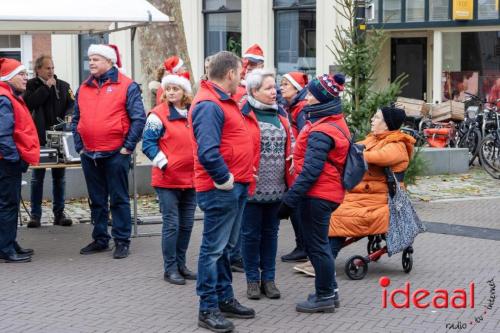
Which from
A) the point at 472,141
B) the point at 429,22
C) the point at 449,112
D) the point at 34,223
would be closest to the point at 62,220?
the point at 34,223

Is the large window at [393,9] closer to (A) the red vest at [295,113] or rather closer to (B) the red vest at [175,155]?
(A) the red vest at [295,113]

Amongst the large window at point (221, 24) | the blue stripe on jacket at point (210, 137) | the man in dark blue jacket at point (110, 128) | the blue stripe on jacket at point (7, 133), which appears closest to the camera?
the blue stripe on jacket at point (210, 137)

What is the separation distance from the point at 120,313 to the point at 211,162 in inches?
61.5

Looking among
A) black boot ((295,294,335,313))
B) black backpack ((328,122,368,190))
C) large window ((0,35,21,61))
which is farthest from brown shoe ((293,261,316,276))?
large window ((0,35,21,61))

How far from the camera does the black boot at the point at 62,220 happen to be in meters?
10.7

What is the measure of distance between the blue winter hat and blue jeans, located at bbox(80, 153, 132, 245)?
274 centimetres

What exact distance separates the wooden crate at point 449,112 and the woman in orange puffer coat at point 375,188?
36.0ft

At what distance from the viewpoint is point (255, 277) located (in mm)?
7148

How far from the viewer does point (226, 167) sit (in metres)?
6.09

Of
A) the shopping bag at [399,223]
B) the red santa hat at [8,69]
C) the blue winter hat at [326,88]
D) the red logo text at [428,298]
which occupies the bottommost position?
the red logo text at [428,298]

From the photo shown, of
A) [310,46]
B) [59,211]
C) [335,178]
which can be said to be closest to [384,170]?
[335,178]

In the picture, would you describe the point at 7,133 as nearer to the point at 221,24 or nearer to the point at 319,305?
the point at 319,305

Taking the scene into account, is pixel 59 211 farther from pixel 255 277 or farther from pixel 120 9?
pixel 255 277

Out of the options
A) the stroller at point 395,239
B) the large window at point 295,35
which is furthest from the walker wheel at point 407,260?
the large window at point 295,35
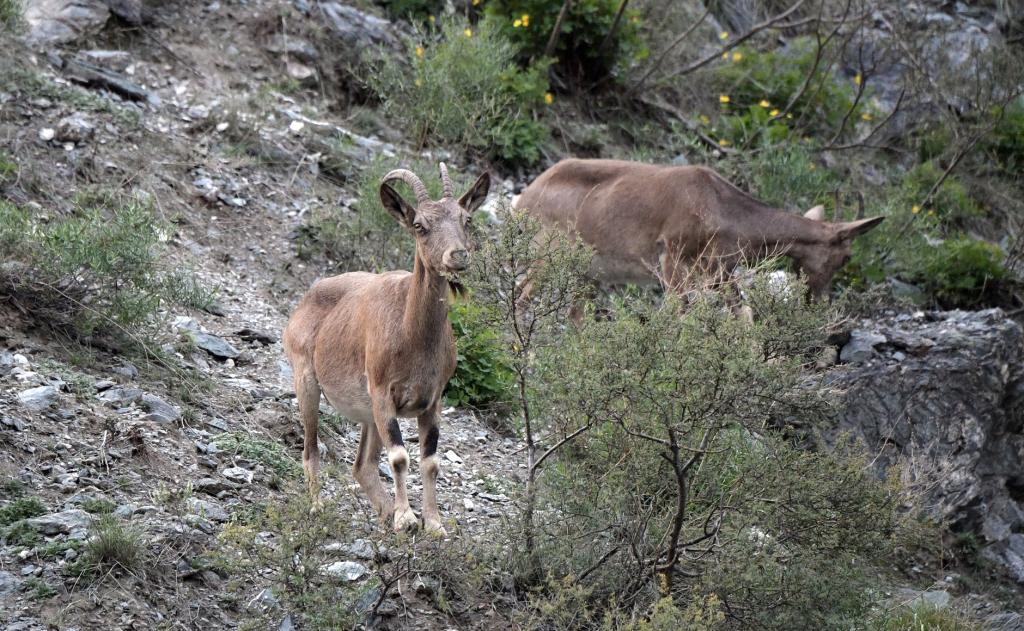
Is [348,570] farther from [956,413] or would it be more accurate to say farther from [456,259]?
[956,413]

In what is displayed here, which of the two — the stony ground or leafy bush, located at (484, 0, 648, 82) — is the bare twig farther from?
the stony ground

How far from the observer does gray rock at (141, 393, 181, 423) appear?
7906mm

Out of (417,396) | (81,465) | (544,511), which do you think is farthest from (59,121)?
(544,511)

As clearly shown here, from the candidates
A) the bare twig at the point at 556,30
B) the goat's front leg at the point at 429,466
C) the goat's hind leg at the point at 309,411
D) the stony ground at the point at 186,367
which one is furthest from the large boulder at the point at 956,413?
the bare twig at the point at 556,30

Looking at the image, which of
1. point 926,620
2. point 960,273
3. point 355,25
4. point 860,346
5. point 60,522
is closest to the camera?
point 60,522

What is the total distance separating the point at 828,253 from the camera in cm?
1169

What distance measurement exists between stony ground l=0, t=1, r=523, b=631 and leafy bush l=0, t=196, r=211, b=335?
21cm

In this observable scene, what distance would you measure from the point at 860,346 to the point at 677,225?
2.07 meters

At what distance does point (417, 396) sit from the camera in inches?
280

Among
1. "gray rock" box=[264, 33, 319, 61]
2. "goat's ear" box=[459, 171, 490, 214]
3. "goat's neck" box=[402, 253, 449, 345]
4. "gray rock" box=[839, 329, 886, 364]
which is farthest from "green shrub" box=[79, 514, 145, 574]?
"gray rock" box=[264, 33, 319, 61]

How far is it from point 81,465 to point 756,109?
11162 mm

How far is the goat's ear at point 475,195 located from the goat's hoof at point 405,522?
194cm

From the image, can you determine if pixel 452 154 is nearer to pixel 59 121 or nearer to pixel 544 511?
pixel 59 121

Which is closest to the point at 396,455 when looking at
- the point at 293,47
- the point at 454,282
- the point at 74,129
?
the point at 454,282
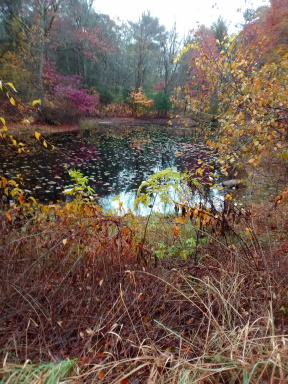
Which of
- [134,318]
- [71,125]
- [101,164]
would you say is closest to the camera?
[134,318]

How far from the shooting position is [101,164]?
10.1 metres

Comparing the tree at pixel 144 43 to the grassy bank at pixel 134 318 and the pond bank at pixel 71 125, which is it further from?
the grassy bank at pixel 134 318

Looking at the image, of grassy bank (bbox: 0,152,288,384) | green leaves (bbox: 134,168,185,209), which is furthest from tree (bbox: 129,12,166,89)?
grassy bank (bbox: 0,152,288,384)

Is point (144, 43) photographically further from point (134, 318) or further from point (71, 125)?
point (134, 318)

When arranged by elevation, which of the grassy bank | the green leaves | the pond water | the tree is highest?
the tree

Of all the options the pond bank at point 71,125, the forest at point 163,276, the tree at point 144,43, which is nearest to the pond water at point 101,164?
the forest at point 163,276

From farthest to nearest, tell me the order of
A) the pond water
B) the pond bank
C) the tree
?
the tree → the pond bank → the pond water

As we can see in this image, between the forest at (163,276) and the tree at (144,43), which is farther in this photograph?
the tree at (144,43)

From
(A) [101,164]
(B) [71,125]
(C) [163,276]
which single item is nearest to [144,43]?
(B) [71,125]

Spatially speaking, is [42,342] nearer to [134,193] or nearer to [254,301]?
[254,301]

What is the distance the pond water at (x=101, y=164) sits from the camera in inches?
281

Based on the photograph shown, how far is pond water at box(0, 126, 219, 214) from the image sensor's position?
713 centimetres

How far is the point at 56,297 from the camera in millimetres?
1861

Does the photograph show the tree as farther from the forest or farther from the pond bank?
the forest
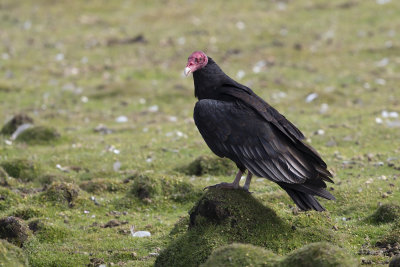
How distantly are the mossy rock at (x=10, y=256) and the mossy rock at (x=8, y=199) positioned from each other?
3058 millimetres

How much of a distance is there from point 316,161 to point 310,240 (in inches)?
38.0

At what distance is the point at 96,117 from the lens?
17.6m

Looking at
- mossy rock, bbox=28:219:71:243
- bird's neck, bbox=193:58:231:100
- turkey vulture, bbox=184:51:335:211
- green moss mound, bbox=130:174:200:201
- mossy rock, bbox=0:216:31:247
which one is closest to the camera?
turkey vulture, bbox=184:51:335:211

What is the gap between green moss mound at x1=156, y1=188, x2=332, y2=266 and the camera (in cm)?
788

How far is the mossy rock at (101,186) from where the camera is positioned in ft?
38.0

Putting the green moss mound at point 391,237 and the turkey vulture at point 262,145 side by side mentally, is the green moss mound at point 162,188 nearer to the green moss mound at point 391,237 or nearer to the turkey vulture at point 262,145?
the turkey vulture at point 262,145

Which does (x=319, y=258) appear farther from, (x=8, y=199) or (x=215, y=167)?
(x=215, y=167)

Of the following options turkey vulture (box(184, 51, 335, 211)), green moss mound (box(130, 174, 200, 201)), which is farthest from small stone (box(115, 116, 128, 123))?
turkey vulture (box(184, 51, 335, 211))

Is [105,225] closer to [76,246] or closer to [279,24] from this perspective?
[76,246]

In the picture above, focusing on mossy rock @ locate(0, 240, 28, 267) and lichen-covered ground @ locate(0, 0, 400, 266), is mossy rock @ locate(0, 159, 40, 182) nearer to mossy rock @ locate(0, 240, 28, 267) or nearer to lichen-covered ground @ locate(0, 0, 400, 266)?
lichen-covered ground @ locate(0, 0, 400, 266)

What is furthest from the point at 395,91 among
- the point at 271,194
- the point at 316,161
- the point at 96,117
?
the point at 316,161

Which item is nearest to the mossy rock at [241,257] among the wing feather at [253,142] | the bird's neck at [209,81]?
the wing feather at [253,142]

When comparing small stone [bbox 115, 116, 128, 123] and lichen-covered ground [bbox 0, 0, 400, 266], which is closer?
lichen-covered ground [bbox 0, 0, 400, 266]

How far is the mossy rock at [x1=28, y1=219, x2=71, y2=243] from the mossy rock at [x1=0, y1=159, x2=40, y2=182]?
2840 millimetres
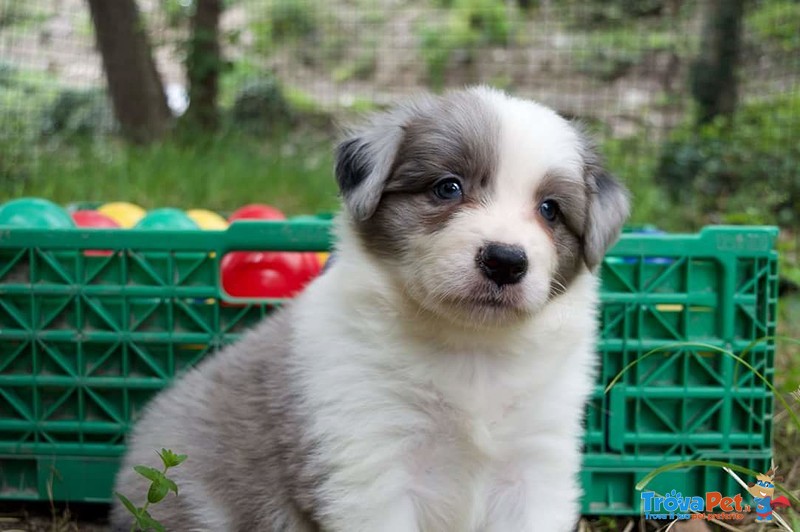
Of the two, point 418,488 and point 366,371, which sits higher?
point 366,371

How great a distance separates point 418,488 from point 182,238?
1305mm

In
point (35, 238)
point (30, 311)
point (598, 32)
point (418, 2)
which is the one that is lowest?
point (30, 311)

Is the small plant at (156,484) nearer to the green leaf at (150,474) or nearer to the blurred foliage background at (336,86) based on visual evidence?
the green leaf at (150,474)

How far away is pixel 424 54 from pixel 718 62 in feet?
12.1

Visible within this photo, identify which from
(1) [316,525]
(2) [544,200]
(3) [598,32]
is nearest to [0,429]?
(1) [316,525]

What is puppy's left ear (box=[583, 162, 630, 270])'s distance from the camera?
262 centimetres

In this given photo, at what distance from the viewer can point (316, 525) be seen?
8.18ft

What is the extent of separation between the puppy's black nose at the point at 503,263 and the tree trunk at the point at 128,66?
23.7ft

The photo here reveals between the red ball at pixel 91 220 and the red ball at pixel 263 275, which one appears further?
the red ball at pixel 91 220

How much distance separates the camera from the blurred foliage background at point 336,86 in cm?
724

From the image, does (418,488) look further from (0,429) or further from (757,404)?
(0,429)

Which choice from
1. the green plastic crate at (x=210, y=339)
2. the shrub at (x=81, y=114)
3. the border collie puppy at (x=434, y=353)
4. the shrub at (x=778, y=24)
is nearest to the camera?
the border collie puppy at (x=434, y=353)

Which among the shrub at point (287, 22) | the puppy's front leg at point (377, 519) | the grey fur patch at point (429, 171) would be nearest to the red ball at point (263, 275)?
the grey fur patch at point (429, 171)

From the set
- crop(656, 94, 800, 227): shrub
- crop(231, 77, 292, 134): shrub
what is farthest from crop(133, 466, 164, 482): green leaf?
crop(231, 77, 292, 134): shrub
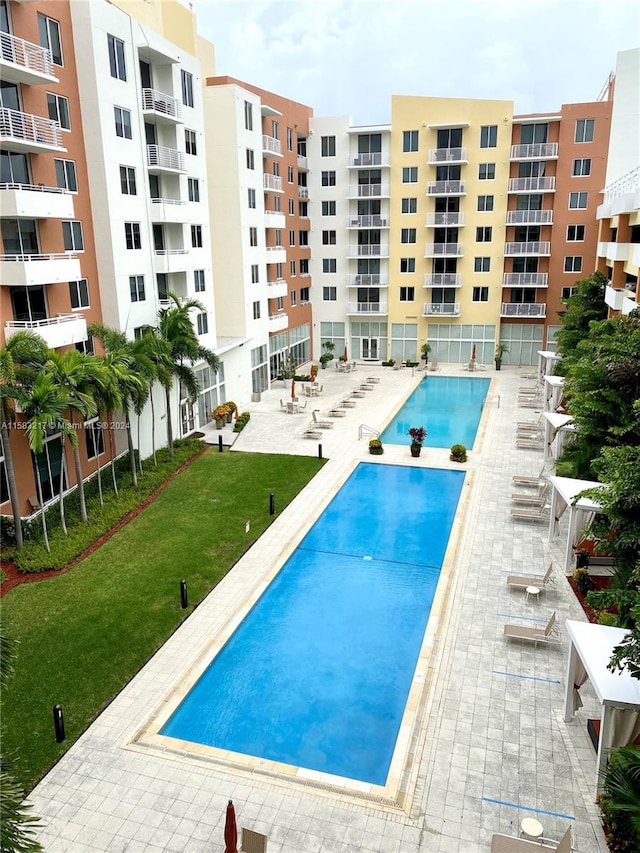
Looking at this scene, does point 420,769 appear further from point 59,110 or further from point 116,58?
point 116,58

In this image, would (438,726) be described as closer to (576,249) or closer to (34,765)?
(34,765)

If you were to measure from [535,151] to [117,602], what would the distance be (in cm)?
3866

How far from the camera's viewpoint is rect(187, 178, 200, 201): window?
91.3 ft

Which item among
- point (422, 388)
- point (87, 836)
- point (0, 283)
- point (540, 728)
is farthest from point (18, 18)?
point (422, 388)

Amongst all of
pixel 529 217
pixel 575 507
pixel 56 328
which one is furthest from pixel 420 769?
pixel 529 217

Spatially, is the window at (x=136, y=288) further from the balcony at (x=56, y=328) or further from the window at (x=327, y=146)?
the window at (x=327, y=146)

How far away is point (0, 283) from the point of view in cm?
1798

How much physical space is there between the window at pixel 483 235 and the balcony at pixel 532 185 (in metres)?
2.81

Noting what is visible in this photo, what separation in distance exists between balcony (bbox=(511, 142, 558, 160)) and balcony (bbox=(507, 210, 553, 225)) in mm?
3299

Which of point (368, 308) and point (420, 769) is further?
point (368, 308)

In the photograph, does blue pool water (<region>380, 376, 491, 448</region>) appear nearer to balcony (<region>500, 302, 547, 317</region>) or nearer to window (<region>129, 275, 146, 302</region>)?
balcony (<region>500, 302, 547, 317</region>)

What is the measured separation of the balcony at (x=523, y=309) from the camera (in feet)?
142

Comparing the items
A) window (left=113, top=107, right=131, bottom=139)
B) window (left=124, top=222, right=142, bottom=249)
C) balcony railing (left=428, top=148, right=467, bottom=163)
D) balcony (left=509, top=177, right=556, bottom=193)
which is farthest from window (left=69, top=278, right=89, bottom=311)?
balcony (left=509, top=177, right=556, bottom=193)

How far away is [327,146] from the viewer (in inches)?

- PROBLEM
Format every line from the one containing "Amongst all of" down to the end of the records as a numbered list, leaving out blank lines.

- FULL RESPONSE
1. Amongst all of
2. pixel 529 217
3. pixel 575 507
4. pixel 56 328
5. which one is furthest from pixel 420 769?
6. pixel 529 217
7. Spatially, is the window at (x=136, y=288) further from the balcony at (x=56, y=328) or further from the window at (x=327, y=146)?
8. the window at (x=327, y=146)
9. How far away is point (0, 283) from the point of view in cm?
10. 1798
11. How much physical space is there between the window at pixel 483 235 and the balcony at pixel 532 185 (in metres)?
12. 2.81
13. Noting what is visible in this photo, what separation in distance exists between balcony (bbox=(511, 142, 558, 160)) and balcony (bbox=(507, 210, 553, 225)) in mm?
14. 3299
15. Which of point (368, 308) and point (420, 769) is further?
16. point (368, 308)
17. In the photograph, does blue pool water (<region>380, 376, 491, 448</region>) appear nearer to balcony (<region>500, 302, 547, 317</region>) or nearer to window (<region>129, 275, 146, 302</region>)?
18. balcony (<region>500, 302, 547, 317</region>)
19. What is the measured separation of the balcony at (x=523, y=309) from the camera (in feet)?
20. 142
21. Comparing the items
22. A) window (left=113, top=107, right=131, bottom=139)
23. B) window (left=124, top=222, right=142, bottom=249)
24. C) balcony railing (left=428, top=148, right=467, bottom=163)
25. D) balcony (left=509, top=177, right=556, bottom=193)
26. which is farthest from window (left=69, top=278, right=89, bottom=311)?
27. balcony (left=509, top=177, right=556, bottom=193)
28. How far away is [327,146] from the viewer (in inches)?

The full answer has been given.